Café
Fitando aquela água preencher o vazio daquela panela já um tanto enferrujada, me lembrei dos tempos de outrora, quando eu me assemelhava a uma pequena bolha de ar que se formava naquele recipiente em minhas mãos, algo ingênuo e transparente, sem medos ou irritações, porém, como uma bolha, brevemente algo iria incitar minha explosão. A água estava sempre calma, e mesmo quando era violentada, tendia novamente a seu equilíbrio, uma natureza bela e sem segredos.
Deixei a panela sobre as chamas e sentei-me para enamorar o fogo. Diferente da água, esse já era bem mais agitado, não conseguia encontrar um equilíbrio, desta vez, os sentimentos que atingiam minha cabeça eram aqueles que me orgulhava de não portar: raiva!
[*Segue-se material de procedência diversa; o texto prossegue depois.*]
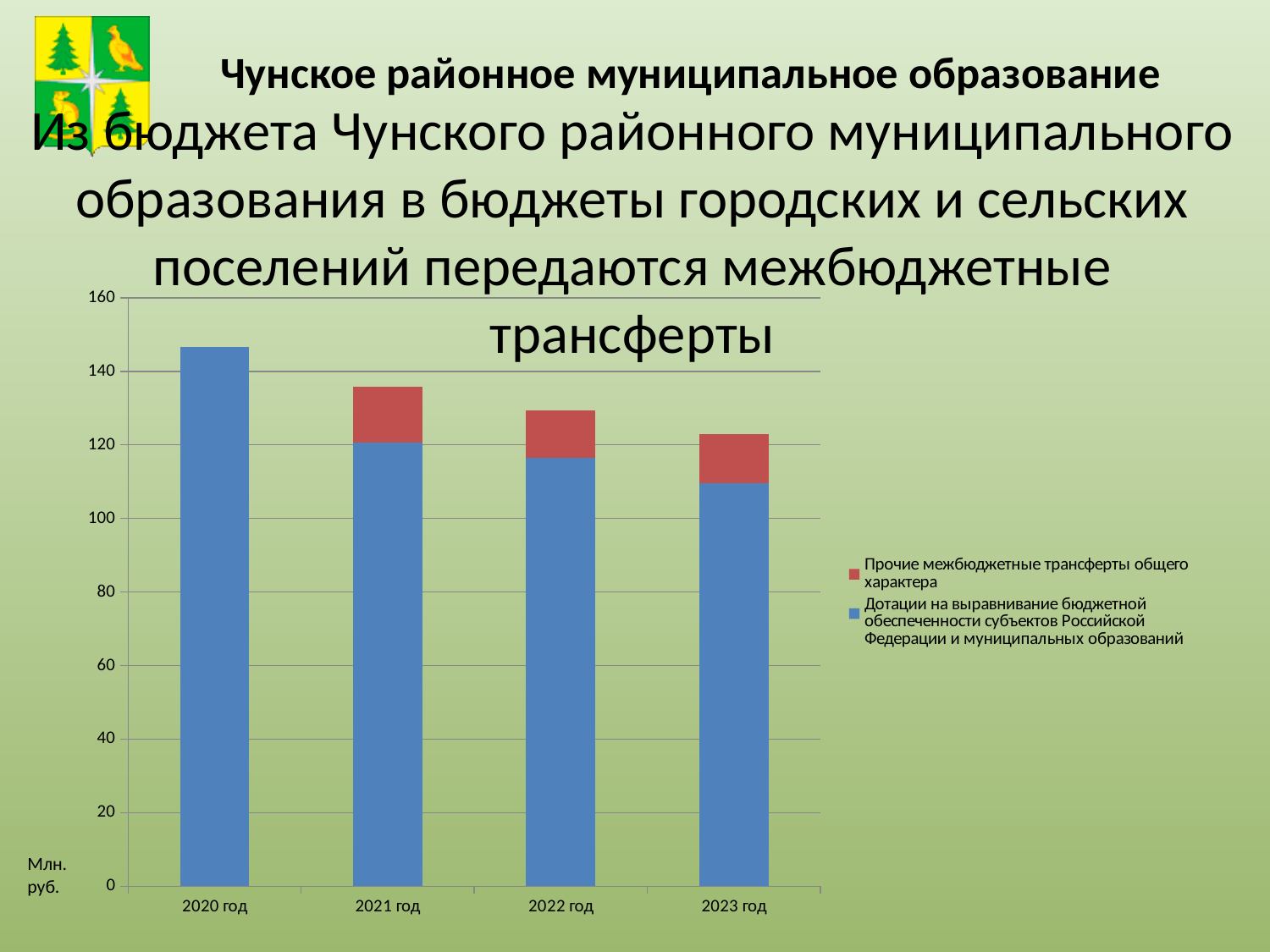
Which year has the tallest bar in the chart? 2020 год Do the total bar heights rise or fall from 2020 год to 2023 год? Fall Which year has the shortest bar in the chart? 2023 год Which year has the larger value for 'Дотации на выравнивание бюджетной обеспеченности...': 2020 год or 2023 год? 2020 год Is the total bar height for 2020 год greater or less than 140? greater How many years (categories) are shown on the x axis of the chart? 4 Is the total bar height for 2021 год greater or less than 140? less How many series does the chart's legend list? 2 What colour represents 'Прочие межбюджетные трансферты общего характера' in the chart? Red What kind of chart is shown on the slide? Stacked bar chart Is the value of 'Дотации на выравнивание бюджетной обеспеченности...' for 2023 год greater or less than 100? greater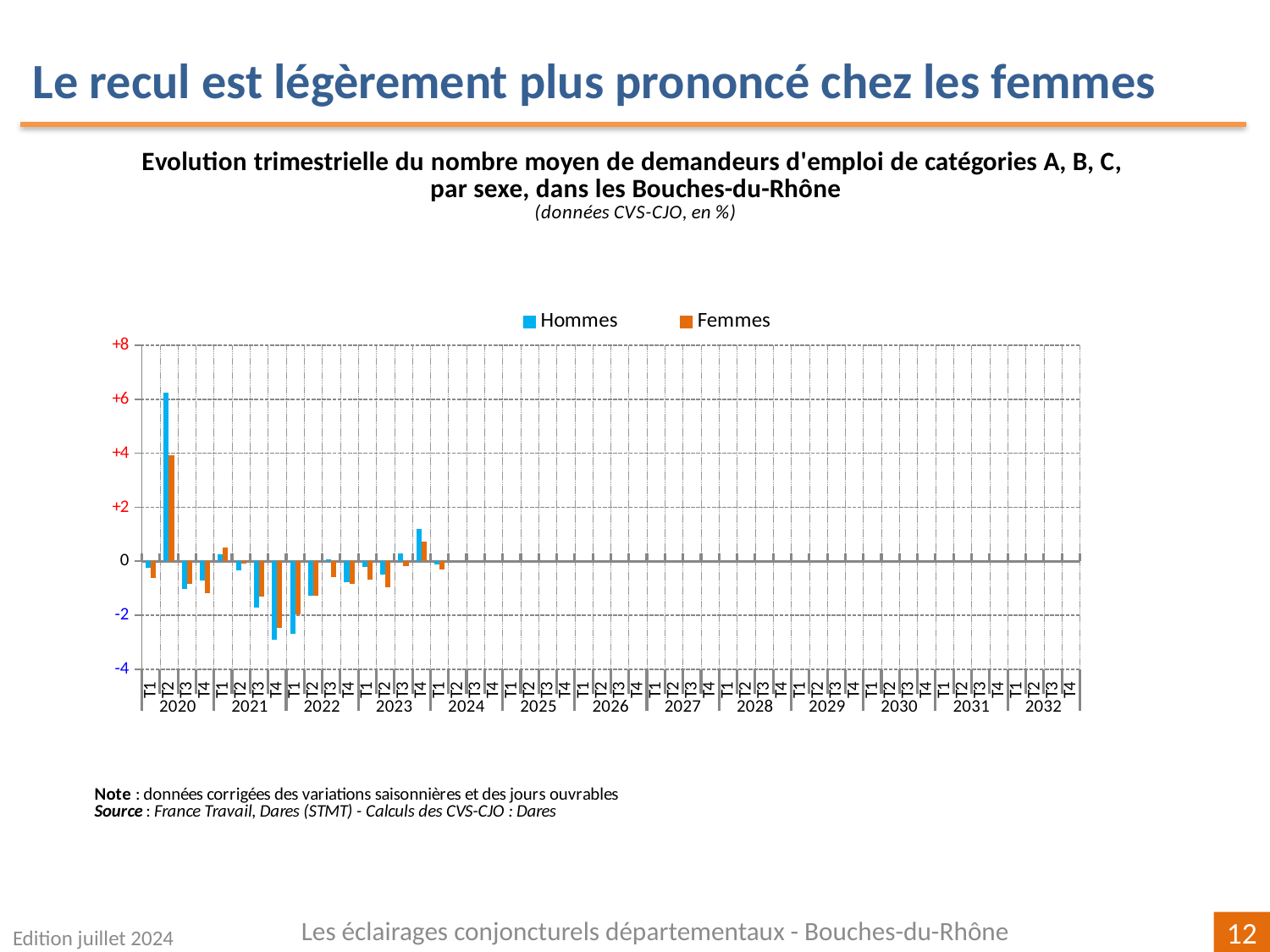
In T2 2020, which series has the larger value, Hommes or Femmes? Hommes How many years are labelled along the x axis? 13 How many series does the legend list? 2 In which quarter does the Hommes series reach its highest value? T2 2020 Is the Hommes value for T4 2020 greater or less than -2? greater In which quarter does the Femmes series reach its highest value? T2 2020 In T4 2023, which series has the larger value, Hommes or Femmes? Hommes Is the Hommes value for T2 2020 greater or less than +4? greater What are the two series named in the legend? Hommes and Femmes What kind of chart is shown on the slide? Bar chart Which colour represents the Femmes series? Orange Is the Femmes value for T2 2020 greater or less than +2? greater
Aquelas ardentes chamas me faziam lembrar dos momentos em que percebi que fui abandonado, tomado como marionete, comercializado com falsos sorrisos, eu, nada mais, apenas um tolo.
Com o auxílio de uma pequena colher, colhi um punhado de pó de café. Esse era diferente da água ou do fogo, cores fortemente escuras, inexpressivo, não se movia, era quieto, pensativo talvez, me lembrou a terra, forte e muitas vezes rígida, um punhado de grandes ou pequenos fragmentos consolidados, que, talvez, um dia fora menos fragmentado. A crise vem levada pela fantasia eufórica da inocência, o silêncio que fica ajuda a amadurecer, pois fortalece a consolidação.
Depois de pronto, vejo aquele café na pequena xícara, porém o que me chama atenção é o vapor que exala, cheiroso, que me empolga e faz-me com vontade de provar, não tinha uma forma certa e fantasticamente se expandia aos céus, desaparecendo, era leve e suave, agradável de uma maneira indescritível. Percebo que tudo faz parte de um todo maior, esse complexo de abstrações que chamamos de vida, momentos de inocência, raiva, tristeza e evolução, não tem regras e nem ao menos uma ordem para acontecer, talvez seja um ciclo que se repete ou talvez apenas algo retilíneo, um fato que se preserva é que, depois de tantas percepções, o sabor quente do café continua sendo saboroso.